Transition of a clinical practice to use of subdural drains after burr-hole evacuation of chronic subdural haematomas: The Helsinki experience

2019 
Background A number of randomized controlled trials have shown the benefit of drain placement in the operative treatment of chronic subdural hematoma (CSDH); however, few reports have described real-life results after adoption of drain placement into clinical practice. We report the results following a change in practice at Helsinki University Hospital from no drain to subdural drain (SD) placement after burr hole craniostomy for CSDH. Methods We conducted a retrospective observational study of consecutive patients undergoing burr hole craniostomy for CSDH. We compared outcomes between a 6-month period when SD placement was arbitrary (July–December 2015) and a period when SD placement for 48 hours was routine (July–December 2017). Our primary outcome of interest was recurrence of CSDH necessitating reoperation within 6 months.
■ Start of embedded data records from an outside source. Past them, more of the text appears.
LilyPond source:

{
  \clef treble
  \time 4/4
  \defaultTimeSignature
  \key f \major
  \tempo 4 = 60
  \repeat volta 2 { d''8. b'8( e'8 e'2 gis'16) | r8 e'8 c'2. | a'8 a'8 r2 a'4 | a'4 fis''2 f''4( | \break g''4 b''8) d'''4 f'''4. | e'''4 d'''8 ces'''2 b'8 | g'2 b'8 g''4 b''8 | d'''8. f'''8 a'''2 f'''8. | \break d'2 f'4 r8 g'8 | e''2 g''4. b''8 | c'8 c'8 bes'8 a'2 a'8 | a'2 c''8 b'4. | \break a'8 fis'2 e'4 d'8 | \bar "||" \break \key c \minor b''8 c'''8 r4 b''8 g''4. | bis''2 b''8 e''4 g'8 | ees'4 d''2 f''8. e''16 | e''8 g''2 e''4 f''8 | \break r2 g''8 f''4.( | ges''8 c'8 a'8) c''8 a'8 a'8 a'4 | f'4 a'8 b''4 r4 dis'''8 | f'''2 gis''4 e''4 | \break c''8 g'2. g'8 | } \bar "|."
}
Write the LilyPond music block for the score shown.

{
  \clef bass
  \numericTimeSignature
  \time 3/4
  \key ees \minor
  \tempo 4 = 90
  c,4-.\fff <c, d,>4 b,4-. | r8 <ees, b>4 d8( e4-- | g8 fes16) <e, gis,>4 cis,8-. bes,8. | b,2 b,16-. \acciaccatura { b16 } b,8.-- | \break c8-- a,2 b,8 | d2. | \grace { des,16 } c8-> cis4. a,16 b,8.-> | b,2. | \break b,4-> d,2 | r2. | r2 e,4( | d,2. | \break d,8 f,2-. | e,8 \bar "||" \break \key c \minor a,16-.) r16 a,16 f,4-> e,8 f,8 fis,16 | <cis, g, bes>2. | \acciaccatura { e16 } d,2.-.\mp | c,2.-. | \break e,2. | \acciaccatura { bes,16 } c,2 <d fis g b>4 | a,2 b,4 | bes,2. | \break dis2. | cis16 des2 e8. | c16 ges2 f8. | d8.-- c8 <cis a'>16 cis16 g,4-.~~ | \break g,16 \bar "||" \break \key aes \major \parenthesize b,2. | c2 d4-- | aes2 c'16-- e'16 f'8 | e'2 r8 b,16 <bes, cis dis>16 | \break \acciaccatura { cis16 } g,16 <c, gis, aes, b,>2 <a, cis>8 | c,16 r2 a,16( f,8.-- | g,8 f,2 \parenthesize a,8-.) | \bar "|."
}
Patient outcomes, infections, and other complications were assessed as well. Results A total of 161 patients were included, comprising 71 (44%) in the drain group and 90 (56%) in the non-drain group. There were no significant differences in age, comorbidities, history of trauma, or use of antithrombotic agents between the 2 groups (P > 0.05 for all). Recurrence within 6 months occurred in 18% of patients in the non-drain group, compared with 6% in the drain group (odds ratio, 0.28; 95% confidence interval, 0.09–0.87; P = 0.028). There were no differences in neurologic outcomes (P = 0.72), mortality (P = 0.55), infection rate (P = 0.96), or other complications (P = 0.20). Conclusions The change in practice from no drain to use of an SD after burr hole craniostomy for CSDH effectively reduced the 6-month recurrence rate with no effect on patient outcomes, infections, or other complications.